Prompt 1: Reproduce the passage on exchangeability and maximum likelihood estimation below in full, word for word.
-- start of Passage shown --
In essence, exchangeability allows us to treat a sample as if it were randomly drawn, even when perfect randomness in the sampling process is unattainable. This assumption is fundamental to many statistical techniques, particularly in Bayesian inference, where it justifies the use of likelihoods in updating beliefs based on observed data.


# Maximum Likelihood Estimation (MLE)

## Overview
- **Purpose**: MLE is used to find the parameter values that make the observed data most probable under a specified statistical model.

## The Likelihood Function
- **Definition**: 
  - A likelihood function `L(θ | data)` is a function of the parameters `θ` that measures the probability of the observed data under those parameters.
  - Unlike a probability distribution, it is not normalized; it's a relative measure.

## Estimating Parameters
- **Process**:
  - Choose a model with parameters `θ` that could have generated the data.
  - Define the likelihood function for this model given the observed data.
  - Find the parameter values `θ` that maximize this function.
-- end of Passage shown --
-- start of Recorded data --
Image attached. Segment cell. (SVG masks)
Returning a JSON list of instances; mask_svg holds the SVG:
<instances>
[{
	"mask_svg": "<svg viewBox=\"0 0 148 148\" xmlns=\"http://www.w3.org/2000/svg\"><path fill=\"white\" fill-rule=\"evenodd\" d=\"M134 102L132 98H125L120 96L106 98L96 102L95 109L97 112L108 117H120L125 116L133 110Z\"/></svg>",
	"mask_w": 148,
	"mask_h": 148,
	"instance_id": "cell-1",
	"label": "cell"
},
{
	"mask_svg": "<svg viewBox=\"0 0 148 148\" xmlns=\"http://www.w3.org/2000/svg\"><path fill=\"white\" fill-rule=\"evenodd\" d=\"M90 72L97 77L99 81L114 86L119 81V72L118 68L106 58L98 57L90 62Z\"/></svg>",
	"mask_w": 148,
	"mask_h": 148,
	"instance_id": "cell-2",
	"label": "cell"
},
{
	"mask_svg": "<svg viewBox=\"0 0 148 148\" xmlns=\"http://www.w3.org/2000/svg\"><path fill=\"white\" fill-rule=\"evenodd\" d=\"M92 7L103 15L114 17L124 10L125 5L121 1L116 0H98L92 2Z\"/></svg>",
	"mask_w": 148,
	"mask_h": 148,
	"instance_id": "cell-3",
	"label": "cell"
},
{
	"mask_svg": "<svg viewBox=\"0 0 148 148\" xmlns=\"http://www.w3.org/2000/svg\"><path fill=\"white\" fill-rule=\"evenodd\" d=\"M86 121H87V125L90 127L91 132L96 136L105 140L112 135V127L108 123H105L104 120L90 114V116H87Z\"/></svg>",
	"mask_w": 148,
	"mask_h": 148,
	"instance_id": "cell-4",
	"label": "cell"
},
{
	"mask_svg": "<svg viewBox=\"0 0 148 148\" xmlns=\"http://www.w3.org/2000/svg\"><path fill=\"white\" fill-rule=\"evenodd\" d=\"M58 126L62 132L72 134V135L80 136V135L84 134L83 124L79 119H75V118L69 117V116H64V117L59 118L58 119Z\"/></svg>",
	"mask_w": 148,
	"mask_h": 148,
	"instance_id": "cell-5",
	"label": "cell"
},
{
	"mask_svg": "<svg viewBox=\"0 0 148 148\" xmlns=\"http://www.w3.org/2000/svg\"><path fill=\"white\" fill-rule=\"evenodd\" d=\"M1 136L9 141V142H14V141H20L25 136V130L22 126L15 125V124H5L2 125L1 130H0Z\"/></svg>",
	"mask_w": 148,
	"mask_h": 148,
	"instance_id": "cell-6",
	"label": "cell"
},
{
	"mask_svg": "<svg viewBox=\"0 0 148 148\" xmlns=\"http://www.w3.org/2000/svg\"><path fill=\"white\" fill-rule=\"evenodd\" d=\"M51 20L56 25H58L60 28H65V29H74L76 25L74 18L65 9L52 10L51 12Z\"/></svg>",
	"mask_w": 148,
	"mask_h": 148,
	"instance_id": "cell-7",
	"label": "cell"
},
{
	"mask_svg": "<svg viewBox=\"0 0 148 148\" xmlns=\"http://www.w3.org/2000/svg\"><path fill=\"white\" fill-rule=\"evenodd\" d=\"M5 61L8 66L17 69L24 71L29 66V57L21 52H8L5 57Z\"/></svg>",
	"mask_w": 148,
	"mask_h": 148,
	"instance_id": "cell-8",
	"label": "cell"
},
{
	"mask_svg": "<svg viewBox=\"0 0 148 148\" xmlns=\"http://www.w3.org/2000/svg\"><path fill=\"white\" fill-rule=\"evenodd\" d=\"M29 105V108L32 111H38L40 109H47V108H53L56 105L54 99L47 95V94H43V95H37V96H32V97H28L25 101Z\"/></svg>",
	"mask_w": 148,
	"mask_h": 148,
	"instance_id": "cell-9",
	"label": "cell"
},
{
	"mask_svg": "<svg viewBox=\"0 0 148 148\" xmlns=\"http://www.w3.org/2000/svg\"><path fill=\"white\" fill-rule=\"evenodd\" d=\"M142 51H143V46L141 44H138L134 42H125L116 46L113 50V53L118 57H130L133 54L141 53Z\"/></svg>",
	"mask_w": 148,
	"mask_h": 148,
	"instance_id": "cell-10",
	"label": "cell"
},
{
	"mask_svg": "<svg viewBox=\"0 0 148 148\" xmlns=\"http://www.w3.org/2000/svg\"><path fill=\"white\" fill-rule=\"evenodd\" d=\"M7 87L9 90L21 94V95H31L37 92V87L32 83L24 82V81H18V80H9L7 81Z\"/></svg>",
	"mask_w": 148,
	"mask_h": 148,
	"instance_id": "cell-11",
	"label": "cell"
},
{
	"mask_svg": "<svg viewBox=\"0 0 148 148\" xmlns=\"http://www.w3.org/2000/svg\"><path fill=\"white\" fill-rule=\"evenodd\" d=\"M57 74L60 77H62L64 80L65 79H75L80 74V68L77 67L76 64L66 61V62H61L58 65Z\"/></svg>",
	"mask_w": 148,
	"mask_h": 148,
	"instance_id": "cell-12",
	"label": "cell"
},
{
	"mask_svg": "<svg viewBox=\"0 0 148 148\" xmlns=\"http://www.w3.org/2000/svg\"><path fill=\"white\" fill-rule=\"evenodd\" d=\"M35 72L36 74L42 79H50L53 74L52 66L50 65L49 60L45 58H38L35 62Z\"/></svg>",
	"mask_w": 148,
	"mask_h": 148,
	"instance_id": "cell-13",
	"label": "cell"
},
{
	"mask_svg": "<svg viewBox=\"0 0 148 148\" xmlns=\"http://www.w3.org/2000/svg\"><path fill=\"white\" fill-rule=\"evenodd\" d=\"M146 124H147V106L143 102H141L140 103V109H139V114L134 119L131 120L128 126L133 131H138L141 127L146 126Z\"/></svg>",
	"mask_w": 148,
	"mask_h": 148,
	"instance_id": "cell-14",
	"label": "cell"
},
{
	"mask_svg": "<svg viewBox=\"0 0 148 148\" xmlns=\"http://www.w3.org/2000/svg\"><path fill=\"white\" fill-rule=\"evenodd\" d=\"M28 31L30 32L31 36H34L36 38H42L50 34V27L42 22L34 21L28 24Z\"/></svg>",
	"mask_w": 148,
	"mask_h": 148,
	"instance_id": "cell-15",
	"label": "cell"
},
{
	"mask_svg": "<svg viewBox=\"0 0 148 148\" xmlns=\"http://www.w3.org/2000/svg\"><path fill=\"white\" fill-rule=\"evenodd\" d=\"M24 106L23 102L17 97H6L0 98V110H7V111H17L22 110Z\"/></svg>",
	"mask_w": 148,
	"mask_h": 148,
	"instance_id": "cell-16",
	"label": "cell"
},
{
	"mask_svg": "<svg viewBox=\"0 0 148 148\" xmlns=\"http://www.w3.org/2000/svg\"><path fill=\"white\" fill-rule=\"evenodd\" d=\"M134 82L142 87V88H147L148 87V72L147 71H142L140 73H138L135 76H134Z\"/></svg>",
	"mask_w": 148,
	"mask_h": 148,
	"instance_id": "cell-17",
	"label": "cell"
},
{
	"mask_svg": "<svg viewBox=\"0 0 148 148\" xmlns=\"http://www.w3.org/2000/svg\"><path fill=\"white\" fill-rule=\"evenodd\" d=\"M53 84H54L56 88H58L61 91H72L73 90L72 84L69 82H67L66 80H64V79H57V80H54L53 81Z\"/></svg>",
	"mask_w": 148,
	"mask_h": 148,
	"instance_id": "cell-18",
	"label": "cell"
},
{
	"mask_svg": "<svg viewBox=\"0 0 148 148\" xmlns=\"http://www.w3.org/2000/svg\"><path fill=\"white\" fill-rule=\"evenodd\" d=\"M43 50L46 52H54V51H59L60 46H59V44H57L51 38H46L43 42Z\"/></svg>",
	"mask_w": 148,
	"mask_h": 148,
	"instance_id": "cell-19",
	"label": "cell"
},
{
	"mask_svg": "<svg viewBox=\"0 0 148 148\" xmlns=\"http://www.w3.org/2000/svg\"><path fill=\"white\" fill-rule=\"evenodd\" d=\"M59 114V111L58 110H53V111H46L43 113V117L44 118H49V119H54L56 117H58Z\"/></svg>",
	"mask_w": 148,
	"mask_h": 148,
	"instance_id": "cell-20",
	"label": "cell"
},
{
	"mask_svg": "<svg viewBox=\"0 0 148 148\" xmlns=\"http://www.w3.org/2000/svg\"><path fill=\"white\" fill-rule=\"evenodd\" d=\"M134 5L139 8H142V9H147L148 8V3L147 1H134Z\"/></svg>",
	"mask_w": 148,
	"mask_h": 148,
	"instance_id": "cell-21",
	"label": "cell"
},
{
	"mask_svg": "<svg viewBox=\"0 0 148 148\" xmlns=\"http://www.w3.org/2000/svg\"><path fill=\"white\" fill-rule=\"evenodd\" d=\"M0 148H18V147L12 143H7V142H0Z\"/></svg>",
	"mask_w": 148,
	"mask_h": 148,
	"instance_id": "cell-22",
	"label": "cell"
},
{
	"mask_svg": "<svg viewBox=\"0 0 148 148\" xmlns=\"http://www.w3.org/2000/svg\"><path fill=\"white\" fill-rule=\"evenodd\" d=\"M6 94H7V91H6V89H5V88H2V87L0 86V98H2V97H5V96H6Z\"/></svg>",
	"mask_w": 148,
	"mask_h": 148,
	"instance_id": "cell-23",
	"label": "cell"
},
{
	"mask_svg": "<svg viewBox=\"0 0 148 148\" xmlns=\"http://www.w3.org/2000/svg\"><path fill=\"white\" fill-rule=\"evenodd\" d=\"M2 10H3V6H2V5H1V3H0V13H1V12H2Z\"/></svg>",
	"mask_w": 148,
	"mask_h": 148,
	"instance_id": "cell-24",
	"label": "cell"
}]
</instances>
-- end of Recorded data --
Prompt 2: List every line of the rows above that contains the string "instances".

Task output 1:
In essence, exchangeability allows us to treat a sample as if it were randomly drawn, even when perfect randomness in the sampling process is unattainable. This assumption is fundamental to many statistical techniques, particularly in Bayesian inference, where it justifies the use of likelihoods in updating beliefs based on observed data.


# Maximum Likelihood Estimation (MLE)

## Overview
- **Purpose**: MLE is used to find the parameter values that make the observed data most probable under a specified statistical model.

## The Likelihood Function
- **Definition**: 
  - A likelihood function `L(θ | data)` is a function of the parameters `θ` that measures the probability of the observed data under those parameters.
  - Unlike a probability distribution, it is not normalized; it's a relative measure.

## Estimating Parameters
- **Process**:
  - Choose a model with parameters `θ` that could have generated the data.
  - Define the likelihood function for this model given the observed data.
  - Find the parameter values `θ` that maximize this function.

Task output 2:
Returning a JSON list of instances; mask_svg holds the SVG:
<instances>
</instances>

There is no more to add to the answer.